On Mon, 18 Aug 2025 at 18:50:49 +0100, Ian Jackson wrote:
What actually causes the real failure is not the presence of the
`.gitmodules` files in the toplevel. It's the weird git object
structure, where the tree object references a commit object rather
than a blob or another tree.
In principle I think the git submodule tooling is supposed to maintain
these two things sort of roughly maybe in sync.
Sort of. The contents of a non-empty /.gitmodules are a statement about
what the (upstream) maintainer wants `git submodule update` to do: "if
$path is a submodule, update it to the latest from $url". It doesn't
usually contain a specific commit sha1, only a remote URL and an
optional non-default ref to fetch. Typically it's maintained by letting
`git submodule` subcommands edit it, but it is equally possible to
change it with a text editor.
The submodule itself is the commit-object-as-child, which contains a
specific commit sha1, but no remote URL or ref name. The redundancy
between the two is that /.gitmodules and the tree both contain a list of
(possible or actual) paths-that-are-submodules.
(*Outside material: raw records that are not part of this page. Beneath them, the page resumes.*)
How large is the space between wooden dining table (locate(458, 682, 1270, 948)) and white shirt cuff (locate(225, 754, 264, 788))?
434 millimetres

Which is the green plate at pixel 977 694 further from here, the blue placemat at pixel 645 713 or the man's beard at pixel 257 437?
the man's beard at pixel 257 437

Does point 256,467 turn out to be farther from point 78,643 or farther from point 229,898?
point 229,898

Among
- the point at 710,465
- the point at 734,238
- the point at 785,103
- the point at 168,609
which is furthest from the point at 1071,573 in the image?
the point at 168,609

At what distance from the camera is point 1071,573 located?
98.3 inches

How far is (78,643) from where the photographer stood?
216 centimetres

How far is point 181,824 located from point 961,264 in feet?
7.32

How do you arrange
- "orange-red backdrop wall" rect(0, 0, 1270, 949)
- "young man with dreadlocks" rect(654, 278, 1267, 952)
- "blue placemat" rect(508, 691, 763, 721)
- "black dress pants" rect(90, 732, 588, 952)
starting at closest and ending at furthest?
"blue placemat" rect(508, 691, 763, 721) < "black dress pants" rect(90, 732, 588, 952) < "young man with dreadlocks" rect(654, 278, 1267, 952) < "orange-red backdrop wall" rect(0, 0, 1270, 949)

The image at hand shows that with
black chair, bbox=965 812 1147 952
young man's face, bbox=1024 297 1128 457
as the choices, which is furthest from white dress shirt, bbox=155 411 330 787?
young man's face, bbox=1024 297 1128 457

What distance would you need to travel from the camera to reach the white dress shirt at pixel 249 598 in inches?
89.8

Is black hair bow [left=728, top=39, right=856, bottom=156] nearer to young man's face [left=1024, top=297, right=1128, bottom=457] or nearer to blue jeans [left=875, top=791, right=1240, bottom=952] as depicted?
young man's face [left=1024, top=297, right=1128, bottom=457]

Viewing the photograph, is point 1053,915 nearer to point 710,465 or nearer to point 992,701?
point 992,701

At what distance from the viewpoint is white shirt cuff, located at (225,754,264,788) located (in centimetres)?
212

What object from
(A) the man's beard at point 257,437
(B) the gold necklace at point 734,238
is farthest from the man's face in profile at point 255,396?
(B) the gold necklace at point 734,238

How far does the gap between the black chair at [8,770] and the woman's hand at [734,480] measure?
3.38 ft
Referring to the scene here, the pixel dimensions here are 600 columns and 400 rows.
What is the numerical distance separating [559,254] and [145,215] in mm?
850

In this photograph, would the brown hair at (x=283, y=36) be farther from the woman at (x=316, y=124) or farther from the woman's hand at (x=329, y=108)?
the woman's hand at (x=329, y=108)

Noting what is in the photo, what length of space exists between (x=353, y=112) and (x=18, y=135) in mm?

Even a non-empty .gitmodules doesn't *necessarily* indicate a problem,
as seen in src:gnome-control-center. In the upstream project,
subprojects/gvc is a submodule (it's a "copylib" with an unstable API,
intended to be vendored), but in the version packaged in Debian, our
upstream branch is based on upstream's `meson dist` output, which
converts submodules into the full content of its corresponding tree,
leaving the overall tree as the same thing we'd get if upstream had been
using `git subtree` instead of `git submodule`. However, the `meson
dist` tarball does contain the /.gitmodules file (it isn't special-cased
to be removed, unlike the /.git/ directory), therefore so does our
upstream branch. dgit can upload this successfully, because there is
actually no inconsistency between the upstream branch and the orig
tarball when you try it, but git-debpush warns.
Probably we should be checking for anomalous objects in the tree.
I think ideally git-debpush would check for the actual submodule (or more
generally, a tree containing object types that it doesn't/can't support)
rather than .gitmodules, if that is something that can be done
reasonably efficiently at tagging time.